* _Task list_:
a – In the blog post on buried emotion, edit the stretch from "When Buried Emotion" through "the situation right.", replacing "Abimelech" with "Abimelek".
b – Answer these questions from the blog post on buried emotion:
(i) Which chapter and verses of Genesis are quoted?
(ii) How many years ago did the affair take place?
(iii) In which ministry was the woman soon serving again?
c – Extend the blog post on buried emotion, starting after its final line.

─── Text under study ───

Sunday, August 17, 2014

When Buried Emotion Springs Forth

"But God came to Abimelech in a dream by night, and said to him, Behold, thou art a dead man, for the woman which thou hast taken; for she is a man's wife... And Abimelech took sheep, and oxen, and menservants, and womenservants, and gave them unto Abraham, and restored him Sarah his wife."  Genesis 20: 3, 14

We heard this story this morning at church.  Interestingly, I had never heard this story before.  I'd heard the story of the first time that Abraham told Sarah to pretend she was his sister rather than his wife.  I didn't know it happened more than once.  Anyway, I found Abimelech's response interesting.  Once he found out that Sarah was Abraham's wife and not his sister, he took many steps to make the situation right.

I've been struggling with something recently.  Seven years ago, my then-husband had an affair with a woman in the church.  Since then, although it hasn't been an easy road and many times it's been a few steps forward and more steps back, I feel like I'm genuinely in a place of forgiveness at this point in my life.  Although the relationship is severed on both sides for me, I don't have any ill will for either of them.  I don't think, anyway. 

But there is a piece I still struggle with at times.  The woman at the time was somewhat of a friend.  I was also pregnant during the affair which added extra hurt and hormones to the situation.  When it all came to light, it was a strange and difficult time for me.  At the time, I didn't feel as if the church handled the situation well.  It felt like more of a covering up of what happened, honestly.  Whether or not that was the intent, it was how I felt.  Almost immediately, the woman was restored to not only fellowship but service within the church.  She did write me an apology letter around that time, however she left it on my desk while I was away and we never spoke of it.  That was the extent of any contrition that I observed.  She was soon serving in the children's ministry once again (the same one my own children were a part of), and also singing in the choir in front of the congregation that I was a part of.  It was really hard for me while the overwhelming emotions I was feeling were so raw.

I don't attend that church any more, however I am still friends with many people who do attend there regularly.  I've heard that she has felt remorse and made changes in her life since then and is involved in many areas of ministry since I left.  I don't doubt that she regrets what happened.  And it's been seven years.  I'm sure she has grown up a lot since the young adult she was then.  Honestly, my life is so much different now and the thought of it doesn't come up often.

Except...

─── Stored data ───

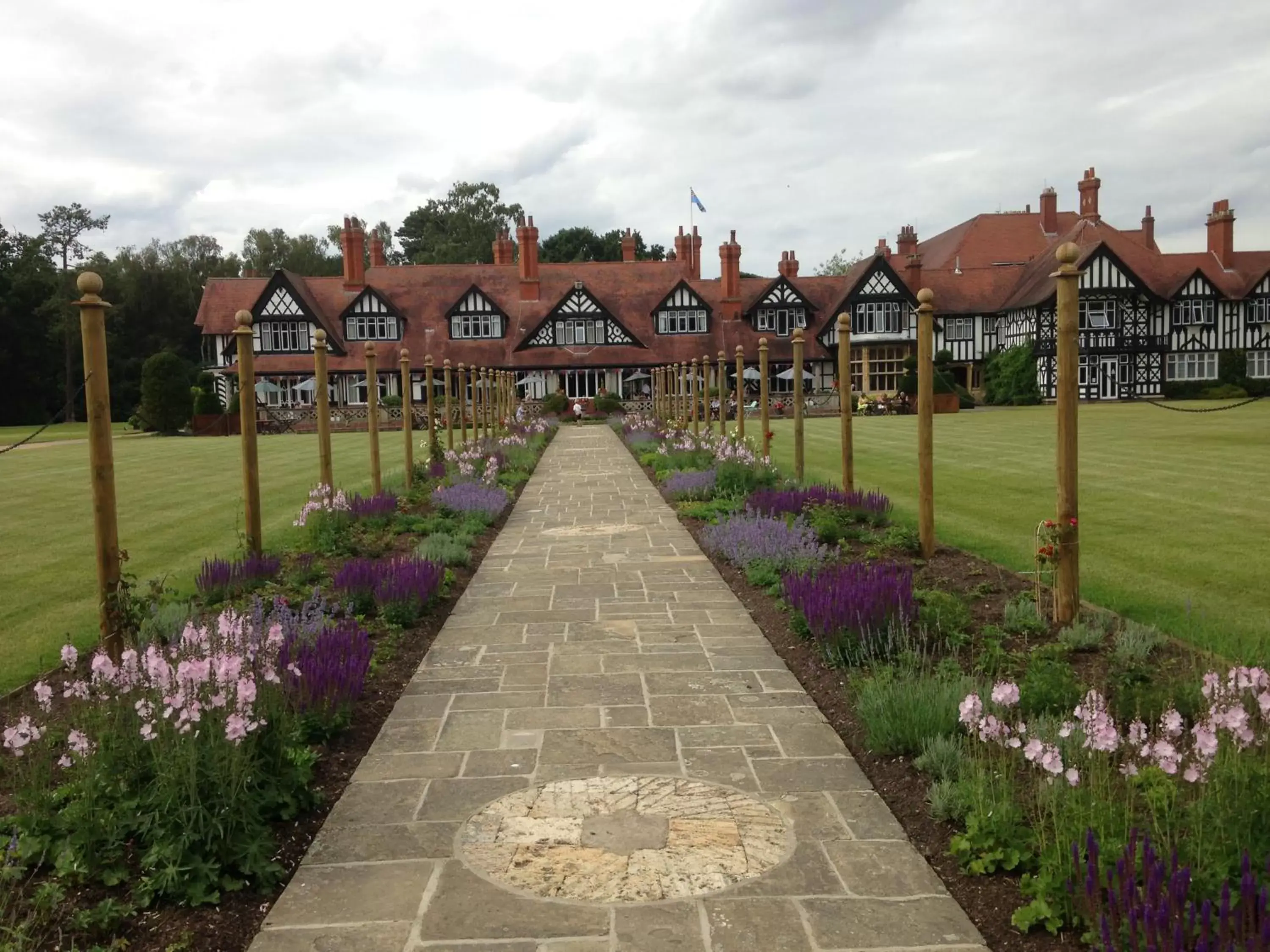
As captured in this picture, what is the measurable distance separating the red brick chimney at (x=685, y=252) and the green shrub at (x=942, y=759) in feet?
151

───

* _Answers for the exercise_:
a –
When Buried Emotion Springs Forth

"But God came to Abimelek in a dream by night, and said to him, Behold, thou art a dead man, for the woman which thou hast taken; for she is a man's wife... And Abimelek took sheep, and oxen, and menservants, and womenservants, and gave them unto Abraham, and restored him Sarah his wife."  Genesis 20: 3, 14

We heard this story this morning at church.  Interestingly, I had never heard this story before.  I'd heard the story of the first time that Abraham told Sarah to pretend she was his sister rather than his wife.  I didn't know it happened more than once.  Anyway, I found Abimelek's response interesting.  Once he found out that Sarah was Abraham's wife and not his sister, he took many steps to make the situation right.

b –
(i) Genesis 20: 3, 14
(ii) Seven years ago
(iii) The children's ministry

c –
We have one close friend in common.  My friend is very hospitable and enjoys having friendly gatherings at her house.  Our kids enjoy playing together.  I enjoy spending time with her family.  But it often comes up that I am invited to the gatherings... and so is the other woman.  I wouldn't ask my friend to choose sides.  I simply decline the invitations politely and get together at other times.  It's just awkward and no matter how far removed I feel from that old situation most of the time, that always awakens those old emotions for me and I hate it.  There have been several times that I have accepted the invitation and planned to go and just get it over with.  Maybe it wouldn't be as awkward as it seems it would be and we could make peace and not worry about it anymore.  I really don't usually have trouble getting along with people.  I guess I just feel like the whole situation was never handled very well and there was never any type of restoration efforts towards me.  I'm not talking about restoration of the relationship with the woman.  But just the way that the whole thing seemed to just be swept quietly under the rug and now it's almost as if she is a celebrity in that church while I am a single parent of two young boys.  It still doesn't feel right and I hate that it still gets to me sometimes.  There, I said it.  I don't usually talk about it but now I've said it.  Abimelech wasn't even a righteous man and he still tried to make things right in the eyes of Abraham.

Such is life, I suppose.  We live in a sin-cursed world and these are some of the effects.  Things were never made right with that whole situation.  I just moved on.  I don't want to deny the emotion that does spring forth from time to time, though because it's something that must be worked through.  That's how I came to a place of forgiveness in the first place.  It's just tough when situations bring it to the front of my mind again sometimes.  One day God will make all things new and wonderful.  There will be no more sorrow.  No more pain.  Until then, I do feel a bit better expressing the emotion inside rather than bottling it up.  I'm thankful for Godly teachers who have taught me the importance of doing that.